The costs of running the Jefferson County Public Health Department at full capacity to respond to the pandemic, as well as for personal protective equipment, costs generated in the public safety building, and reimbursements for staff who took COVID-19 related leave will all be clawed back. The Volunteer Transportation Center, which offered free rides to the county’s collaborative COVID-19 vaccination clinic, will also be reimbursed for its fees.
The county will undertake a large-scale cybersecurity and information technology audit, with a plan to secure the county’s computer systems and revamp the live streaming capabilities of the county legislature.
The Engineering and Administration building of the Roads Department will also be reconstructed, with an expected cost of approximately $ 500,000. The county stray dog kennel will also be renovated to bring it up to modern standards.

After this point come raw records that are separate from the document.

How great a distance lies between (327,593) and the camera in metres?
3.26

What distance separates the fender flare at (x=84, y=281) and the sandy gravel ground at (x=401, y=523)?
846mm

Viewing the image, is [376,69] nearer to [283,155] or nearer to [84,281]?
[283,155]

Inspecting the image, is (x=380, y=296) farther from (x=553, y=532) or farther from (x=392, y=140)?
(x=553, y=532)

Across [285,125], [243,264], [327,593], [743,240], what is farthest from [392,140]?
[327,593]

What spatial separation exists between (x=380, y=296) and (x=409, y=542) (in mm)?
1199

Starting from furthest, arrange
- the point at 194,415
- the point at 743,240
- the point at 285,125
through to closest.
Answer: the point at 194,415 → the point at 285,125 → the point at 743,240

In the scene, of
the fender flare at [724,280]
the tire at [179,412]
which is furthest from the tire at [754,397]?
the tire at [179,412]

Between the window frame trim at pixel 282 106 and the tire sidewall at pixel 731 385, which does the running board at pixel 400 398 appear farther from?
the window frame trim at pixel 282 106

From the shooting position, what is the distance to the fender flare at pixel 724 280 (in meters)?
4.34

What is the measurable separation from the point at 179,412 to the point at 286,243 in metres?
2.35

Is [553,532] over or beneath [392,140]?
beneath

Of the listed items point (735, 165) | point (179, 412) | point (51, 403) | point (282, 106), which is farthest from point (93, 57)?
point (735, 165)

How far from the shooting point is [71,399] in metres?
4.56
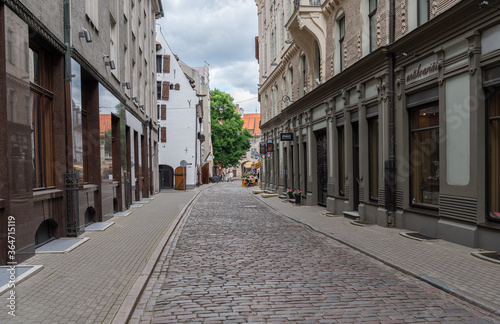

Finally, Jefferson County’s initial funding plans call for $ 2 million to be spent on county roads. County Roads 46 and 47 repair projects will be fully funded and completed in a single construction season if possible, and other roads in the county’s five-year capital plan will be brought forward to advance the entire repair cycle. roads.
Mr Hagemann said the costs of almost all of the programs in Tuesday’s proposals are subject to change, unlike many expenses that the county legislature typically approves.
“It will truly be a living document,” he said.
As the rescue funds are spent by the different county agencies and departments that receive them, adjustments can be made and the funds can be reallocated to different uses. The plan could evolve in the coming weeks as lawmakers discuss the finer points with their constituents.
Mr Hagemann said the county administration would report regularly on how funds are used by all agencies involved once disbursed, and said a similar process will likely be in place for the $ 10.4 million. of remaining dollars to be disbursed by the federal government.